La chica skai kru confrontándola, siempre confrontándola. Empapándola con esa insistente mirada azul, más azul que el mismo cielo.
"No todos. No a ti"
Lexa apretó los labios.
Lo había hecho. Había terminado haciendo lo que esas palabras contradecían.
Había sacrificado a su gente, a los Skaikru y a ella, a Clarke. Ella.
Los ojos se le llenaron de lágrimas.
"Confío en ti, Clarke"
"Tal vez la vida sea más que sólo sobrevivir, ¿acaso no merecemos algo mejor que eso?"
El beso. Ese inocente, espontáneo e iluso beso.
El mundo como lo conocía se había colapsado en esos labios, en ese estremecedor roce con la mujer del cielo.
La comandante sintió que su cuerpo temblaba al recordarlo todo. Su sangre hervía en contraste con la tormenta de hielo en su alma.
Caminó apresurada hacia ese lugar en el que había estado parada Clarke justo cuando había osado besarla y golpeó la mesa con la parte lateral de su puño derecho con todas sus fuerzas mientras un grito de furia salía de su boca.
Permaneció ahí, con su antebrazo tembloroso recargado en la mesa, agachada, cerrando los ojos para impedir que las lágrimas salieran.
"Hacemos lo que debemos hacer, Clarke"
"Crees que nuestros modos son duros, pero así es como sobrevivimos"

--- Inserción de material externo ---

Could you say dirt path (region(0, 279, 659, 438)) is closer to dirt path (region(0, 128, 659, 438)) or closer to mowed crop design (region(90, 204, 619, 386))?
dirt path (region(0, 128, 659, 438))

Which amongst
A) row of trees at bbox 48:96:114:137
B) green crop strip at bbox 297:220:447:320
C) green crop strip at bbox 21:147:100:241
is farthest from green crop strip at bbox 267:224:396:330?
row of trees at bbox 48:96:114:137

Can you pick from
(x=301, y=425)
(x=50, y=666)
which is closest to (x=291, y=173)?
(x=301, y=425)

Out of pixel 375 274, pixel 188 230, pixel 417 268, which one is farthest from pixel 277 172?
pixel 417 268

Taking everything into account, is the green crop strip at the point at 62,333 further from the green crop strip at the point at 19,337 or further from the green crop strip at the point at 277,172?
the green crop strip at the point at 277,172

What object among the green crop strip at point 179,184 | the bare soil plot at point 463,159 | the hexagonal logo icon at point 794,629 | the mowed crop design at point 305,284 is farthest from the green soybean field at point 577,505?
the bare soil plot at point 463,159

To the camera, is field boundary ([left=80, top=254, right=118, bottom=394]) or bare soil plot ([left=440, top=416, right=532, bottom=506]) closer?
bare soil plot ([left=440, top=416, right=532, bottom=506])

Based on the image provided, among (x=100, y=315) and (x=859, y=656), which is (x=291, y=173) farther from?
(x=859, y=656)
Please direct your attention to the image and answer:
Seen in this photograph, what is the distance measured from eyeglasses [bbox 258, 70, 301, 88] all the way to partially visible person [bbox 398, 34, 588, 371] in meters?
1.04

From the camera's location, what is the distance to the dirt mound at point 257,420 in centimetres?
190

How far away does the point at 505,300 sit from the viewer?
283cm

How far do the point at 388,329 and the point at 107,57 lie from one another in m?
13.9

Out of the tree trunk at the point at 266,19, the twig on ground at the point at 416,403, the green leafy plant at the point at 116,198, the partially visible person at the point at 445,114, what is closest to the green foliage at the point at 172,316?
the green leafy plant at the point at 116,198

- ¡Heda! – gritaron dos de sus hombres entrando a su tienda para ver lo que había ocurrido.
- ¡Váyanse! – vociferó la comandante sin siquiera voltear a verlos. - ¡Bants!
Confundidos, los soldados hicieron una veloz reverencia y se fueron.
Lexa respiraba entrecortada y con vehemencia mirando sin realmente ver los papeles en la mesa frente a ella.
- Hacemos lo que debemos hacer – musitó para sí misma. No sabía cuántas veces había dicho esas mismas palabras a la gente, una única vez a Clarke, y quizás cientos a sí misma. Pero hoy no bastaban. Esa noche esas palabras se sentían vacías, someras. No eran suficiente para calmar sus latidos, la aprehensión en su pecho.
Heda había hecho lo correcto, su deber para con su gente era primero. Siempre. El juramento de sangre, con su sangre y la de otros lo era todo para ella. Sin embargo, Lexa… Para Lexa esa decisión había sido devastadora. Todo mente, nada corazón. Y era precisamente este último el que dolía, el que gritaba, el que había caído a un abismo sin fondo en el momento en el que había cerrado el trato con los hombres de la montaña para después hacerse añicos ante el dolor y la decepción en la mirada de Clarke al darse cuenta de su traición.
Para que Heda viviera, Lexa tenía que sacrificarse a sí misma. Ese siempre había sido su camino, su verdad. Su única forma de vida.